> WHAT YOU NEED TO DO
Extract all of the lines below and reproduce each one word for word.

> Extracted records
>> START

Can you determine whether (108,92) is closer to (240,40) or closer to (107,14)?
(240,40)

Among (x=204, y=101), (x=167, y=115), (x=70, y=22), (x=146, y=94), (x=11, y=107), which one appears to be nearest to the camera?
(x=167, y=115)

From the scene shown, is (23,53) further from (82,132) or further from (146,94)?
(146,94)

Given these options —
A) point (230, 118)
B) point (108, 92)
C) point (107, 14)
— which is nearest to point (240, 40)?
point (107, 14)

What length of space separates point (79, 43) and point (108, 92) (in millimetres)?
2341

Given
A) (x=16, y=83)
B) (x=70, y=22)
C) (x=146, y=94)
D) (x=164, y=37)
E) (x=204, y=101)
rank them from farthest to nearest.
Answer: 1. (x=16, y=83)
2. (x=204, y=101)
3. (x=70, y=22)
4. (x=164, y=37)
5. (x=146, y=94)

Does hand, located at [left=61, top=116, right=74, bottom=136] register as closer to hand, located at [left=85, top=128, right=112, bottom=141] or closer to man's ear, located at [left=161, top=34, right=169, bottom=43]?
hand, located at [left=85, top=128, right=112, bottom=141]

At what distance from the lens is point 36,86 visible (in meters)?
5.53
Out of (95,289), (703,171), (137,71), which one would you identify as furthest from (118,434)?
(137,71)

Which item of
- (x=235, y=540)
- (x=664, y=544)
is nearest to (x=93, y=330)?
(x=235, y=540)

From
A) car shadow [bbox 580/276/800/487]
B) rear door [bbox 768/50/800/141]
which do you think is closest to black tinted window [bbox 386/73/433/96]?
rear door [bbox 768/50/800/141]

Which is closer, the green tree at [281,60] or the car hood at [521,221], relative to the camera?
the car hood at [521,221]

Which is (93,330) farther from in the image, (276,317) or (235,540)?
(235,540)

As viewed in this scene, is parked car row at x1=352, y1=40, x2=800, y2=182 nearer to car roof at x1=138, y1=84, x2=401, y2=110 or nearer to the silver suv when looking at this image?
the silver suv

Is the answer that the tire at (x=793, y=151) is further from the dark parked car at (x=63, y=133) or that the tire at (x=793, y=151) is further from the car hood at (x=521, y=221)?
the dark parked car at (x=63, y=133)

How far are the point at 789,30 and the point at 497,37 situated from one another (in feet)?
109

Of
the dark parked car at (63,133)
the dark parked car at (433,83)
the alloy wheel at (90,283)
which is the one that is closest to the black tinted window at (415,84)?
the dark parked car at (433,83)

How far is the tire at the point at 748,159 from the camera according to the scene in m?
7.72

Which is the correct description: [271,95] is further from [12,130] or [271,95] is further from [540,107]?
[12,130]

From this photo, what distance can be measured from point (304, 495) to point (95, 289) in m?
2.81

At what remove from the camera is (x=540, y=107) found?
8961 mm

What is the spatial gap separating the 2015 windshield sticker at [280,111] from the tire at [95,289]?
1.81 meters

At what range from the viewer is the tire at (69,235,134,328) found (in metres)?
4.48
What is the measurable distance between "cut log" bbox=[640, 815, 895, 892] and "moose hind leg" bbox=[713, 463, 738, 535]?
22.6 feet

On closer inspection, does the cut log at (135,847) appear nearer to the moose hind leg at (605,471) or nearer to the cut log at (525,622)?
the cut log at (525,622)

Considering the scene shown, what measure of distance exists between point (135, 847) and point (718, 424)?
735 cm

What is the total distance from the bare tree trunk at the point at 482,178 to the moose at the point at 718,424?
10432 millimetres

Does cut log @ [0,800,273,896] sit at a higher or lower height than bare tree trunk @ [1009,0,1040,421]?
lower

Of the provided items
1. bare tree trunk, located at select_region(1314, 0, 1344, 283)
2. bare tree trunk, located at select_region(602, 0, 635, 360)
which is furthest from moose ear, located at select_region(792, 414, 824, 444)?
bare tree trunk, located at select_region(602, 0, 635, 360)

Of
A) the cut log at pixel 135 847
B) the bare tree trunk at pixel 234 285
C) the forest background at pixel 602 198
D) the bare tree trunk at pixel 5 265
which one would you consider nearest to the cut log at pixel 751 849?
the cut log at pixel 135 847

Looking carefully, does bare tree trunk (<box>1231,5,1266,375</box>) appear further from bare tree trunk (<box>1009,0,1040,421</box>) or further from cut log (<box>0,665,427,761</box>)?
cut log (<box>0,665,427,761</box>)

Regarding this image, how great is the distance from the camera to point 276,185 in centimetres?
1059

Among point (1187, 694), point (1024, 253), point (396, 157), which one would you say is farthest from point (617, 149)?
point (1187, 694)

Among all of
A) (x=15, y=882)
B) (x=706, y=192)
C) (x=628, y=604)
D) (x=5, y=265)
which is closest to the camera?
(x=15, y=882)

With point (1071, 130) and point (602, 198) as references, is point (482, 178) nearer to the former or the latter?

>> END

> TASK ANSWER
Can you determine whether (108,92) is closer to (240,40) or closer to (107,14)?
(240,40)

Among (x=204, y=101), (x=167, y=115), (x=70, y=22), (x=146, y=94), (x=11, y=107), which one appears to be nearest to the camera?
(x=167, y=115)

From the scene shown, is (23,53) further from (82,132) or further from (146,94)?
(146,94)

Given these options —
A) point (230, 118)
B) point (108, 92)
C) point (107, 14)
— which is nearest to point (240, 40)?
point (107, 14)

What length of space separates point (79, 43) and point (108, 92) (in millimetres)?
2341

Given
A) (x=16, y=83)
B) (x=70, y=22)
C) (x=146, y=94)
D) (x=164, y=37)
E) (x=204, y=101)
rank them from farthest to nearest.
Answer: 1. (x=16, y=83)
2. (x=204, y=101)
3. (x=70, y=22)
4. (x=164, y=37)
5. (x=146, y=94)

Does hand, located at [left=61, top=116, right=74, bottom=136] register as closer to hand, located at [left=85, top=128, right=112, bottom=141] or closer to man's ear, located at [left=161, top=34, right=169, bottom=43]?
hand, located at [left=85, top=128, right=112, bottom=141]

At what distance from the lens is point 36,86 visible (in meters)?
5.53
Out of (95,289), (703,171), (137,71), which one would you identify as furthest from (118,434)?
(137,71)

Which item of
- (x=235, y=540)
- (x=664, y=544)
is nearest to (x=93, y=330)?
(x=235, y=540)

From
A) car shadow [bbox 580/276/800/487]
B) rear door [bbox 768/50/800/141]
which do you think is closest to black tinted window [bbox 386/73/433/96]?
rear door [bbox 768/50/800/141]

Which is closer, the green tree at [281,60] or the car hood at [521,221], relative to the camera?
the car hood at [521,221]

Which is (93,330) farther from in the image, (276,317) or (235,540)?
(235,540)

As viewed in this scene, is parked car row at x1=352, y1=40, x2=800, y2=182 nearer to car roof at x1=138, y1=84, x2=401, y2=110 or nearer to the silver suv when looking at this image?
the silver suv

Is the answer that the tire at (x=793, y=151) is further from the dark parked car at (x=63, y=133) or that the tire at (x=793, y=151) is further from the car hood at (x=521, y=221)?
the dark parked car at (x=63, y=133)

How far are the point at 789,30 and the point at 497,37 situated from one another (in feet)?
109

Of
the dark parked car at (63,133)
the dark parked car at (433,83)
the alloy wheel at (90,283)
which is the one that is closest to the black tinted window at (415,84)?
the dark parked car at (433,83)

How far is the tire at the point at 748,159 from the camera according to the scene in m?
7.72

Which is the correct description: [271,95] is further from [12,130] or [271,95] is further from [540,107]?
[12,130]

From this photo, what distance can be measured from point (304, 495) to point (95, 289) in m?
2.81

At what remove from the camera is (x=540, y=107) found?
8961 mm

What is the spatial gap separating the 2015 windshield sticker at [280,111] from the tire at [95,289]?
1.81 meters

At what range from the viewer is the tire at (69,235,134,328) found (in metres)?
4.48
What is the measurable distance between "cut log" bbox=[640, 815, 895, 892] and "moose hind leg" bbox=[713, 463, 738, 535]?
22.6 feet

On closer inspection, does the cut log at (135,847) appear nearer to the moose hind leg at (605,471) or nearer to the cut log at (525,622)?
the cut log at (525,622)

Considering the scene shown, what measure of distance exists between point (135, 847) and point (718, 424)?
735 cm

What is the total distance from the bare tree trunk at the point at 482,178 to the moose at the point at 718,424?
10432 millimetres

Does cut log @ [0,800,273,896] sit at a higher or lower height than bare tree trunk @ [1009,0,1040,421]?
lower

Of the provided items
1. bare tree trunk, located at select_region(1314, 0, 1344, 283)
2. bare tree trunk, located at select_region(602, 0, 635, 360)
which is furthest from moose ear, located at select_region(792, 414, 824, 444)?
bare tree trunk, located at select_region(602, 0, 635, 360)

Of
A) the cut log at pixel 135 847
B) the bare tree trunk at pixel 234 285
C) the forest background at pixel 602 198
D) the bare tree trunk at pixel 5 265
which one would you consider nearest to the cut log at pixel 751 849?
the cut log at pixel 135 847

Looking carefully, does bare tree trunk (<box>1231,5,1266,375</box>) appear further from bare tree trunk (<box>1009,0,1040,421</box>) or further from cut log (<box>0,665,427,761</box>)?
cut log (<box>0,665,427,761</box>)

Regarding this image, how great is the distance from the camera to point 276,185 in centimetres?
1059

Among point (1187, 694), point (1024, 253), point (396, 157), which one would you say is farthest from point (617, 149)?
point (1187, 694)

Among all of
A) (x=15, y=882)
B) (x=706, y=192)
C) (x=628, y=604)
D) (x=5, y=265)
which is closest to the camera?
(x=15, y=882)

With point (1071, 130) and point (602, 198) as references, is point (482, 178) nearer to the former or the latter?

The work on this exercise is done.